Publicado: Mie, 10 Sep, 2014

Silvio Rodríguez ¿disidente?

Silvio_Rodrígueze, foto tomada de Wikipedia La Habana. No sería nada raro. Los artistas, esa raza conflictiva, pero fácil de domar por un dictador, tarde o temprano reaccionan y se le escapan al mismísimo diablo en busca de libertad.

Muchos, es cierto, cieguecitos, o haciéndose los cieguecitos, hasta se  regalan y se acuestan con el dictador, encantados de probar la miel del  Poder, aunque sea en cuclillas. Luego, cuando las abejas del poder le pican el trasero, deciden ir detrás de la verdad, como si la verdad, ya descubierta, pudiera perdonarlos.

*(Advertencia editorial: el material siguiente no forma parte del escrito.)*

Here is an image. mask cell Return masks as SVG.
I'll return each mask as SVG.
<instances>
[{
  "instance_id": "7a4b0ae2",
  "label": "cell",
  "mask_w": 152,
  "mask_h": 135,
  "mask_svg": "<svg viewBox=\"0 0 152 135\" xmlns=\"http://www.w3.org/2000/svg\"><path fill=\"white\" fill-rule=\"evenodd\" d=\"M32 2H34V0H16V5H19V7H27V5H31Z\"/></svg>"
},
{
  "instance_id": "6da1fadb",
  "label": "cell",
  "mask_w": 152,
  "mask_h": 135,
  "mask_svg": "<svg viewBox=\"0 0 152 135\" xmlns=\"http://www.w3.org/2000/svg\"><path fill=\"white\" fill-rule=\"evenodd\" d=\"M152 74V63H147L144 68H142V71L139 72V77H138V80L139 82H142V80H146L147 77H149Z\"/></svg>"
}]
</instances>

El primer y último recuerdo que tengo de Silvio Rodríguez, ese excelente artista de la música y la poesía del pentagrama, que gracias a Dios pertenece a los cubanos, ocurrió en 1972, en la casa de una querida  amiga que teníamos en común. Era un joven que inspiraba pena, de ojos tristes, mal vestido. A pesar de su talento, estaba prohibido en la radio y la televisión, tal vez porque cantaba aquello de “Ojalá que Fidel Castro se fuera al infierno, para no oír más su voz…”

Tenía fama de rebelde y lo era, con su melenita a la moda extranjera de John Lennon y su delgadez casi esquelética por falta de buena comida. Como todo artista genuino, era osado Silvio Rodríguez. Tan osado que, pese a su bolsillo vacío y aunque terminara lloriqueando, se apostaba una botella de ron cuando se empeñaba en conquistar a una mujer con dueño.

Casi sin darme cuenta seguí su trayectoria musical y política durante cuarenta y dos abriles y debo confesar que, en ocasiones, descubrí su verdadera veta, la de disidente.

Un día, en los primeros años de la década del noventa del siglo pasado, en pleno Período Especial, cuando poco faltó para que los cubanos nos muriéramos de hambre, conocí a su padre, ya anciano, sentado ante una mesita de carpintería, en su casa de la calle San Rafael y Gervasio. El viejo Rodríguez era todo un personaje con el que me gustaba conversar. Como tenía que pasar por su puerta casi a diario, siempre llegaba a verlo. Aún así, nunca me encontré con su querido hijo artista. Silvio estaba demasiado ocupado en sus andanzas con el régimen castrista.

Tan cieguecito estaba nuestro enriquecido juglar, o mejor dicho, tan abstraído lo tenían los altos paisajes de sus bellas mansiones hogareñas, que no pudo descubrir que el socialismo es mucho peor que un ataque aéreo con bombarderos, cazas o drones, capaz de atrasar el desarrollo de un país por más de un siglo, donde un verdadero artista puede quedarse hasta en calzoncillos y lloriqueando.

Hoy, al cabo de casi medio siglo, descubrió que vive en una dictadura, o lo que es peor, a los pobres de esa dictadura, esos que, según él, en su andar por los barrios insalubres, sintieron un aire de esperanza con sus canciones. Lamentablemente, esas canciones no les representaron un plato de comida, una ventana para sus covachas, o un salario para vivir decentemente. Fue entonces que Silvio descubrió que “la gente en Cuba está muy jodida”. Así acaba de decir. Como jodido estaba él cuando yo lo conocí en la casa de Mercedes.